> _Lesetext_
-*-

Verschmäht man die Begründung: wir handeln aus Angst und Gier, aus Furcht vor Entbehrung, Langeweile, Verachtung, göttlicher Strafe, Schmerz und Tod, aus Begehren nach Sinnenlust, Macht, Schein, Besitz, Belohnung und Wechsel; verschmäht man dies menschenunwürdige Bekenntnis, so ist anerkannt: Richtkräfte unseres Lebens sind absolute Werte. Diese Werte können benannt, aber nicht begründet werden.

 

So wenig der Fahrplan uns sagen kann, nach welchem Lande uns die Sehnsucht zieht, noch welches uns bestimmt ist, so wenig kann die Gedankenkunst der Philosophie uns Werte beweisen. Sie kann sagen: tust du das, so geschieht das. Mir scheint dies das größere, jenes das kleinere Übel, dies das höhere, jenes das geringere Gut. Sie schließt: du sollst, oder: du mußt. Darauf steht es jedem frei, zu antworten: ich soll? aber ich will nicht. Ich muß? nein, ich kann auch anders.

 

Dann schweigt die Philosophie beleidigt, oder sie ballt die Faust und droht, oder sie wendet sich ab und schmäht.

 

Das Denken schafft keine Werte. Sie sind gegeben, oder sie sind nicht. Wer ehrlich ist, weiß, daß er manchmal Folgen mit dem Verstande abgewogen hat, niemals Ziele. Er handelt wie er handeln muß, nach innerem Gesetz, und dies Gesetz ist tierisch oder es ist göttlich. Wer Werte ergrübelt, ist hilflosen oder kranken Geistes und nicht berufen. Die Gründe, die jemand nachträglich für sein Handeln gibt, sind falsch. Niemand weiß, was in irgendeinem Augenblick in ihm vorgeht; ein tausendfältiges Ich kreuzt seine widerspruchsvollen Fühlungen und Wollungen, und ein Innerstes entscheidet.

-*-

> _Aufgabe_
Was kann uns die Philosophie laut dem Text über Werte nicht beweisen? Die Daten spielen hierbei keine Rolle.

> _Material_
-*-

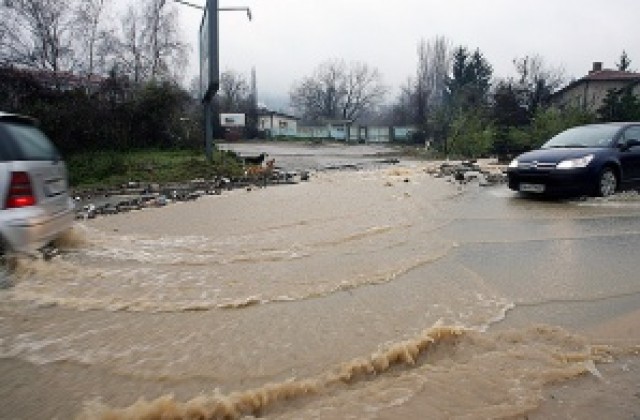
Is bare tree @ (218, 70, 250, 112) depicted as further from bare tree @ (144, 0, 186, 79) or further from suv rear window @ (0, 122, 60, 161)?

-*-

> _Lösung_
Die Philosophie kann uns keine Werte beweisen.